The beauty of Tremors, though, is that it’s not at all concerned with where cinema is going. In fact, director Ron Underwood and his crew were deliberately hearkening back to the past in numerous ways.
First of all, there’s the fact that Tremors is a pretty blatant Jaws ripoff.**** Never mind the fact that Jaws predates Tremors by a solid decade and a half—when a formula works, it works, and Universal Pictures (yes, the same studio that gave us Jaws) knew that.

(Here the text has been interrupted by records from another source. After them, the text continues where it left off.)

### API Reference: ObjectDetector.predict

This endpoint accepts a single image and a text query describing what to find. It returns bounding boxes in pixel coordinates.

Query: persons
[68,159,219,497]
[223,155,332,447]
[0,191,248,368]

Hell, we’re still getting Jaws ripoffs nowadays.
I noticed another thing on this rewatch, though: Tremors employs a classic slasher movie trope, which isn’t surprising given that it was released right on the heels of the slasher peak.***** We’re introduced to these sand worms (which are called “graboids,” by the way) the same way we’re typically introduced to Jason Voorhees or Michael Meyers: by watching as the mostly hidden creatures attack and kill characters that are only in the film to be turned into monster food. This happens three times if you include the dead man who scaled a power line and died of thirst.
But the film’s best cinematic callback is the most obvious one: Tremors is clearly borrowing from creature features and monster movies of the 40s and 50s. Back in those days, all you needed was a big puppet or some convincing stage makeup (and maybe a rising movie star or two) to put butts in seats. And Tremors did just that—it didn’t set the box office on fire, but it made a profit.
And you know what? By reaching back to the classics rather than attempting to create CGI sandworms, the creators of Tremors gave us some kind of monsters that feel timeless today—just like a great guitar solo. Sure, the creatures look goofy as hell, but that’s the point! They’re not the least bit scary, but they’re charming, they’re gross, they’re funny, and if you believe the characters in the film, they also smell terrible. I don’t think you could ask for much more than that from a film like this.
*That’s right. I buried the lede this week with 250 words about Metallica. Can you tell that my editor John is still on paternity leave?
**Sure, the skeleton scene in Total Recall is outdated, but I think it actually still looks pretty cool. They were wise not to attempt to recreate entire human bodies back then.
***Yes, even Terminator 2. It’s one hell of a Pepsi commercial, though.
****This is not a pejorative. I happen to love Jaws ripoffs, actually.
*****Maybe Kevin Bacon brought a bit of his Friday the 13th knowledge to the production?
Tremors is now streaming on Peacock, and it’s available to rent elsewhere.
Such a good movie, had it taped off CityTV as a kid and watched it over and over.
My first “scary” movie. On syndication. I think that may be the case for a lot of kids born in the early to mid 80s.